Phosphatidylethanolamine (PE) is an abundant component of cellular membranes. An evolutionarily ancient mechanism for producing PE is to decarboxylate phosphatidylserine and the enzyme catalyzing this reaction, phosphatidylserine decarboxylase, localizes to the inner membrane of the mitochondrion. We discovered that a second form of phosphatidylserine decarboxylase, termed PISD-LD, is generated by alternative splicing of PISD pre-mRNA. Targeting of PISD-LD in the cell is regulated by nutritional state; growth conditions that promote neutral lipid storage in lipid droplets favors targeting of PISD-LD to lipid droplets, while targeting to mitochondria is favored by conditions that promote consumption of lipid droplets. Depletion of both forms of phosphatidylserine decarboxylase impairs triacylglycerol synthesis when cells are challenged with free fatty acid, indicating a crucial role phosphatidylserine decarboxylase in neutral lipid storage.

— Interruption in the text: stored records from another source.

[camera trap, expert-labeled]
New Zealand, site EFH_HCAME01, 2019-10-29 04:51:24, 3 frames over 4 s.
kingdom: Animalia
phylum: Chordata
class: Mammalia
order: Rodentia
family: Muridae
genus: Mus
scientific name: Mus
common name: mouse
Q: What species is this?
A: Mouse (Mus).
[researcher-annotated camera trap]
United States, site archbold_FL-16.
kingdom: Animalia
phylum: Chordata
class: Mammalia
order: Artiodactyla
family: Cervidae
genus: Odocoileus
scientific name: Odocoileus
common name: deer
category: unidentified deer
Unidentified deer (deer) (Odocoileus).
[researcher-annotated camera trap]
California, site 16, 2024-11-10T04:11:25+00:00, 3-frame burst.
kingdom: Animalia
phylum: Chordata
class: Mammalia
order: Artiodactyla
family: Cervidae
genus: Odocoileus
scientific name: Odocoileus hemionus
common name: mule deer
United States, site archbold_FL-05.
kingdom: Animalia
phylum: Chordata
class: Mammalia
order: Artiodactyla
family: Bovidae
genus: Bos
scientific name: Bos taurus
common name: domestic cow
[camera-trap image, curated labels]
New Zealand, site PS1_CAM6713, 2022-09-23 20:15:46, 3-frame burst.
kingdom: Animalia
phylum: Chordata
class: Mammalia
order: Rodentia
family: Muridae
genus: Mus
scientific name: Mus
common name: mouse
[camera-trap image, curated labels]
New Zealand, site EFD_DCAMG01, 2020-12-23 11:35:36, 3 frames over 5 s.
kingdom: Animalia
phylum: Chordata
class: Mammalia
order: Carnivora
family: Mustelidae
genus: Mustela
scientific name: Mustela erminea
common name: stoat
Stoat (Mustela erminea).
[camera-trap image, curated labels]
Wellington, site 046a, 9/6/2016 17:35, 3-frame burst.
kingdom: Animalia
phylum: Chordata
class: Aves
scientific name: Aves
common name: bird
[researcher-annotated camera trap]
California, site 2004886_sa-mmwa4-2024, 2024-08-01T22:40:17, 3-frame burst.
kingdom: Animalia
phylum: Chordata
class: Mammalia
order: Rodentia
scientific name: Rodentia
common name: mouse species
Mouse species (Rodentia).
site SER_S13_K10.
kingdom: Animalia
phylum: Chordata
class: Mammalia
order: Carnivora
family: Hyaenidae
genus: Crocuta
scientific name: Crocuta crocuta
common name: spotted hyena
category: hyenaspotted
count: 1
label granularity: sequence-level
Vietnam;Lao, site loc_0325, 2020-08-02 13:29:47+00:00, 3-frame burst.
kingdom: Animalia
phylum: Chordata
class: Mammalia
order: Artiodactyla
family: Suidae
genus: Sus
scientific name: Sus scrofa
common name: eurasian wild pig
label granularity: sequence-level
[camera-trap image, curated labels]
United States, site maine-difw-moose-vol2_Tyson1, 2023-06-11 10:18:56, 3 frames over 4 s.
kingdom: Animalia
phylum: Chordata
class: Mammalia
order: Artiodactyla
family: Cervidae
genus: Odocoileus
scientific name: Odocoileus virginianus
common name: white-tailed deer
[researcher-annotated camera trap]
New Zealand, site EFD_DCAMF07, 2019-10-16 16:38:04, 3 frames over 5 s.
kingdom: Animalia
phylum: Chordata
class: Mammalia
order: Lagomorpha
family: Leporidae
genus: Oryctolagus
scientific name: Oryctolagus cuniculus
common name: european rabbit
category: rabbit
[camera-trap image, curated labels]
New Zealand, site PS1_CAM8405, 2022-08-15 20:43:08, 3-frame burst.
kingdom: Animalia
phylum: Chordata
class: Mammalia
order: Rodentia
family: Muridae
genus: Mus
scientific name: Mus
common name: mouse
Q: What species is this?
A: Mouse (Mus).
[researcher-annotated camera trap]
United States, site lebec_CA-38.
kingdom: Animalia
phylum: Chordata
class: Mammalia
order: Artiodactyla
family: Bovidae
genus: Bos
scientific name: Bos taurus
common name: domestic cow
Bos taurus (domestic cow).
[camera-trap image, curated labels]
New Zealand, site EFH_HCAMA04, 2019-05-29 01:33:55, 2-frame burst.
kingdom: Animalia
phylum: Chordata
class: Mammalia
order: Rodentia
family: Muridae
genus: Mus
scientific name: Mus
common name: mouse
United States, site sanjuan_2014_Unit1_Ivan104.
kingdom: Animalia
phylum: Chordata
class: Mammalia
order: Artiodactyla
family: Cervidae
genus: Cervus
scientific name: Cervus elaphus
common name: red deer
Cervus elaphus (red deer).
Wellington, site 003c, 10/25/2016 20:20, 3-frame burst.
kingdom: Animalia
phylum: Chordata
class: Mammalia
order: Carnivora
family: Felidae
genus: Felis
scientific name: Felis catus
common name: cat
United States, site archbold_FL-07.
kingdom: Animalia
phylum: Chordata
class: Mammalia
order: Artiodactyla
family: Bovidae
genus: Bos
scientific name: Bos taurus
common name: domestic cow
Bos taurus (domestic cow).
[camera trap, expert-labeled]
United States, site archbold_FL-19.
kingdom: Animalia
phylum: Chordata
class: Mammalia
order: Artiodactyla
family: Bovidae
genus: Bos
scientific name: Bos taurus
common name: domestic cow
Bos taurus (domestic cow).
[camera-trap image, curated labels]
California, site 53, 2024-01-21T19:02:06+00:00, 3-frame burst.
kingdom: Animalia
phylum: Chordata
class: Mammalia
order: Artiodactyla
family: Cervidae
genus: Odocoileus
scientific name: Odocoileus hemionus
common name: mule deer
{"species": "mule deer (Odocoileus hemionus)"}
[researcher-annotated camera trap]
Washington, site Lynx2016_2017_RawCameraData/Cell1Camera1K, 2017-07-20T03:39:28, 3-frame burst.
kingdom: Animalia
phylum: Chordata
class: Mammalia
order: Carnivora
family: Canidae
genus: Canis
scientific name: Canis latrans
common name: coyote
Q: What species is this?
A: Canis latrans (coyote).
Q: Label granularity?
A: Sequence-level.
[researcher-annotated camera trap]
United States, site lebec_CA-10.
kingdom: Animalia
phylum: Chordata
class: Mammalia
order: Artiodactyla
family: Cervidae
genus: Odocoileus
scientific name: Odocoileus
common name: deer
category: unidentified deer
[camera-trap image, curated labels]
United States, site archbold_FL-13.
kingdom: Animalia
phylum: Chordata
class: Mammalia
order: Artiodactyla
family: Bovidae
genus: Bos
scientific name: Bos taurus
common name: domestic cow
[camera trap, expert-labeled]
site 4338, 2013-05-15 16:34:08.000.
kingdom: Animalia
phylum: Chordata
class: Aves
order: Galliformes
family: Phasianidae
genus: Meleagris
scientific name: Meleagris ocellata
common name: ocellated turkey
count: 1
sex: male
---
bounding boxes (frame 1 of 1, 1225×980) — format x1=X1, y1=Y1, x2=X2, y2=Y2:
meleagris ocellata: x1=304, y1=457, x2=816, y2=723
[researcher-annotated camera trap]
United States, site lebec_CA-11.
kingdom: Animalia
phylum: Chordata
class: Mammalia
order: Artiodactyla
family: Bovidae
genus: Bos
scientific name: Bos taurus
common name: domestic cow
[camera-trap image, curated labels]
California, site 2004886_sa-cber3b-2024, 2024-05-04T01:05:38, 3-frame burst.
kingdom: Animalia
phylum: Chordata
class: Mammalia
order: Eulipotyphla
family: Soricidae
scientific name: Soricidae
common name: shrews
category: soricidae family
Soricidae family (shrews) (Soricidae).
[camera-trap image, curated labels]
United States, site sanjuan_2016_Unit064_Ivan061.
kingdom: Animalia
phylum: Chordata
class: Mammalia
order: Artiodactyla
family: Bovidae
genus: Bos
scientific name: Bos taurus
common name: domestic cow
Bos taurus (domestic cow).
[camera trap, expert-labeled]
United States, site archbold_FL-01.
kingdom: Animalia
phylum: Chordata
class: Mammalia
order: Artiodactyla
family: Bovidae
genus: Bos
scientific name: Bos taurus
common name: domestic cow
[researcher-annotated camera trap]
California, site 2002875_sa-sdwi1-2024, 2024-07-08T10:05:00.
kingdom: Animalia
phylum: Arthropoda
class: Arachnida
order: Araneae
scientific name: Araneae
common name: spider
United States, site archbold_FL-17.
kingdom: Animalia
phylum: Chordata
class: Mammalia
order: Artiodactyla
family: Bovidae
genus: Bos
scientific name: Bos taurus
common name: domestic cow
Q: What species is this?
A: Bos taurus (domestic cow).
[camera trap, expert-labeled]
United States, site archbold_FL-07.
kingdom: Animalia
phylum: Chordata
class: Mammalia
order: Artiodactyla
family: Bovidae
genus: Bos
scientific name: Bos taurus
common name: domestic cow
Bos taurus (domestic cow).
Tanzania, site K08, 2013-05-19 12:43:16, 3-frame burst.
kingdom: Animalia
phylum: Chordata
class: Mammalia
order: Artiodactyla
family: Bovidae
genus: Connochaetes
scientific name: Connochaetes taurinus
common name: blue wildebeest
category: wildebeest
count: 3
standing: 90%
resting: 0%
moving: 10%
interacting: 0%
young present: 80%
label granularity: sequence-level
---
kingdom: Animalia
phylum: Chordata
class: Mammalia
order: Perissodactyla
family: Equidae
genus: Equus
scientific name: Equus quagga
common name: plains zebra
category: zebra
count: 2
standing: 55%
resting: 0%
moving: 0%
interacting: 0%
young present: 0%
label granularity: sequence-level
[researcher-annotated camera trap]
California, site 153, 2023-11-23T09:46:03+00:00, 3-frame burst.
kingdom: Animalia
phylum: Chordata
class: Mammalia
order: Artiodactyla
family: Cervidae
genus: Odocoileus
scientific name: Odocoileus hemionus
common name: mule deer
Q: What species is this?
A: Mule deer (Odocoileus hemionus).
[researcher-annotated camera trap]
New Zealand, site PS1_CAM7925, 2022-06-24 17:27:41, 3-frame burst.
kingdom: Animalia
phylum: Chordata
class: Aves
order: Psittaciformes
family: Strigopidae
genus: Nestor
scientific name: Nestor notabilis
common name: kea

It is known that pathological protein aggregates can accumulate within the nucleus and can be cleared by a cytosolic autophagy machinery. However, the underlying mechanisms that allow the autophagosome to "see" aberrant proteins that are hidden by the double membrane of the nuclear envelope remains unknown. In a collaborative work, Sunandini Chandra, Philip Mannino and David Thaller provide compelling new evidence for an outside-in mechanism where a transmembrane cargo adaptor localizes at the outer nuclear membrane and reaches across the nuclear envelope lumen to capture the inner nuclear membrane into vesicles that can be ultimately captured by the autophagosome.

Pioneering new work from the Colon-Ramos lab visualizes brain development in real time in a worm embryo.

Formation of a functional brain during development is a complex feat. In a recent publication, Mark Moyle, Daniel Colón-Ramos and colleagues combined novel computational modeling, cutting-edge light-sheet microscopy, and developmental imaging techniques to define the structures and assembly of the C. elegans brain. They determined that the C. elegans brain is organized into 4 distinct layers that are functionally segregated with specific functions mapping onto specific layers. Additionally, they uncovered that these layers are assembled via an inside-out developmental process beginning with centrally located pioneering neurons. This interdisciplinary work represents more than 10 years of collaborations with microscopists (Shroff Lab-NIH), computer scientists (Krishnaswamy Lab-Yale), and developmental and neuroscience biologists (Mohler Lab-University of Connecticut; Bao Lab-Sloan Kettering Institute; Colón-Ramos Lab-Yale).

This study defines a mechanism that allows our cells to sense changes in cationic amino acid availability and respond by recruiting a protein complex (C9orf72-SMCR8-WDR41) to the surface of lysosomes in order to trigger a range of adaptive cellular responses. The way in which PQLC2 couples conformational changes that are required transporting amino acids out of lysosomes with the formation of a binding site for WDR41 helps to explain longstanding questions about how proteins can serve a dual function as both transporters and receptors. Although such processes are likely to be relevant to all cell types, as mutations in the C9orf72 gene are the most frequent known genetic cause of amyotrophic lateral sclerosis and frontotemporal dementia, these findings are also of interest to the field of neurodegenerative disease.